(Scene geometry questions)
◇ ◇ ◇ ◇ ◇

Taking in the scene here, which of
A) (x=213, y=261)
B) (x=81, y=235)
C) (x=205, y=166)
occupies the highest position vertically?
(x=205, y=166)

◇ ◇ ◇ ◇ ◇

#### Task details
Shift every coordinate in the answers up by 71, and write out all of the material again line by line with everything else unchanged.

#### Answer to the exercise
Taking in the scene here, which of
A) (x=213, y=261)
B) (x=81, y=235)
C) (x=205, y=166)
occupies the highest position vertically?
(x=276, y=237)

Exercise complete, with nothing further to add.